To win the decisive battle against the epidemic in the crucial period, Wu also listed prevention measures the city will continue to implement, including focusing on old residential areas, urban villages, construction sites, nursing homes and other key places and groups to detect positive cases in a timely manner, and mass screenings of nucleic acid and antigen tests to spot infections as soon as possible.

Given the declining daily new infections, other experts reached by the Global Times predicted that the outbreak in Shanghai may be fully controlled by the end of May. 

A model developed by Yao Maosheng, a professor at the College of Environmental Sciences and Engineering at Peking University, showed that new infections will drop below 1,000 around May 19. By the end of May, the current infection wave in Shanghai is likely to be contained, and the city will gradually lift the lockdowns by then. 

Despite the hopeful expectations, more experts urged cities in China to draw lessons from this round of flare-up and improve the implementation of the prevention measures. 

A senior expert at the Chinese Center for Disease Control and Prevention who requested anonymity told the Global Times that Shanghai's achievements in taming the previous COVID-19 outbreaks before the Omicron variant was widely recognized and its targeted measures have been proven to be effective. But the financial hub was not prepared for the wide spread of Omicron, which spread more than twice as fast as Delta.

Shanghai's epidemic prevention and control was adjusted from targeted measures to large-scale lockdowns, when the city did not prepare an emergency plan for Omicron, and this also caused coordination problems in food supply and medical needs to residents under lockdown, the expert said, noting that one big lesson Shanghai learned this time was how to fully guarantee the medical needs of non-COVID patients.  

The expert stressed that the virus is constantly mutating, and it's expected that there will be variants that are more contagious than Omicron, which will significantly increase the risks of the "city's defensive line being broken through."

People queue for a swab test to be tested for the Covid-19 coronavirus near the entrance of the Forbidden City in Beijing on May 1, 2022. Photo: CFP

People queue for a swab test to be tested for the Covid-19 coronavirus near the entrance of the Forbidden City in Beijing on May 1, 2022. Photo: CFP

On Thursday night, the top CPC leadership meeting also warned against any slackening in the control efforts.

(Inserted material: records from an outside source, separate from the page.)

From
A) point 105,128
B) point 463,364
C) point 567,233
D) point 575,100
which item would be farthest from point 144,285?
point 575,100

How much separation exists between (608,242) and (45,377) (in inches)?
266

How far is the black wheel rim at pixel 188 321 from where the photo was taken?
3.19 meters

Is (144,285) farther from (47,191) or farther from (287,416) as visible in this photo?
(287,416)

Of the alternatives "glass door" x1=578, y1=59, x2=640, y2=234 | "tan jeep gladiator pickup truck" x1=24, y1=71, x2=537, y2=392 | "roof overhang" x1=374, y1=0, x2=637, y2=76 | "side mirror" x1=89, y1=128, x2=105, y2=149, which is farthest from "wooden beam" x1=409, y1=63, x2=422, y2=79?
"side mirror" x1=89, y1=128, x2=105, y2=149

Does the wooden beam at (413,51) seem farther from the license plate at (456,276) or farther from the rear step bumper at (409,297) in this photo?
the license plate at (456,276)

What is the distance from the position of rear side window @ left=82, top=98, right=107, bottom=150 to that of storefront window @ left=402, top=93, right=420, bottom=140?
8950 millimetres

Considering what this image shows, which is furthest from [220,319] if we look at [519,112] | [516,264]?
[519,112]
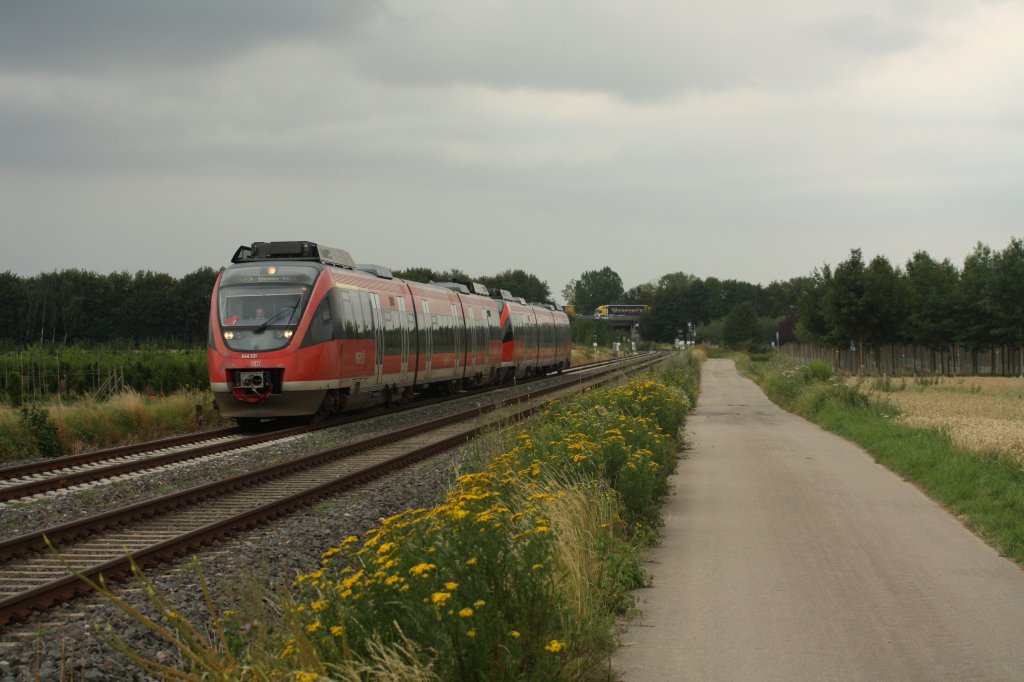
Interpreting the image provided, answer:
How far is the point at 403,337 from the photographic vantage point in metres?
28.2

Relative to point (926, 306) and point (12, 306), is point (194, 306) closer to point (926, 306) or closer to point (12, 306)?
point (12, 306)

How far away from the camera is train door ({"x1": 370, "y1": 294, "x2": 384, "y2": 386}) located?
2552cm

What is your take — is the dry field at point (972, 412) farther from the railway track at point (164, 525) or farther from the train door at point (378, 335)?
the train door at point (378, 335)

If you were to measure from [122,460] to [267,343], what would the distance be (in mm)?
4450

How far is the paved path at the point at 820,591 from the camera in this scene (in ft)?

It noted that Party committees, governments and society must guard against a lack of vigilance, fully mobilize the people, and take fast action to implement various COVID-19 control measures and policies in a concrete and meticulous manner.

The meeting also highlighted measures to ensure people's livelihood and everyday supplies, meet people's needs for medical services, and release information on a regular basis to address public concerns.

The supply of food and daily necessities in Shanghai had once been a huge public concern among the residents since the city announced a "layered" management. Analysts noted that cities should learn from Shanghai's response to fully prepare for future stronger variants, and be better prepared on medical resources reserve and food supply. 

The anonymous expert also noted that governments should also ensure transparent, timely and open communication with residents, as the COVID-19 policy requires the understanding and cooperation of all residents. 

Chinese cities have been summarizing lessons and experiences from other cities' COVID-19 response, as many have introduced stricter measures when cases showed signs of increasing, and came up with regular nucleic acid testing to timely discover infections, he said.

All the precious experiences drawn from fighting the virus will improve China's prevention measures, helping the country better realize its dynamic zero-COVID-19 policy and this is why China has the confidence to win the war against COVID-19, said analysts.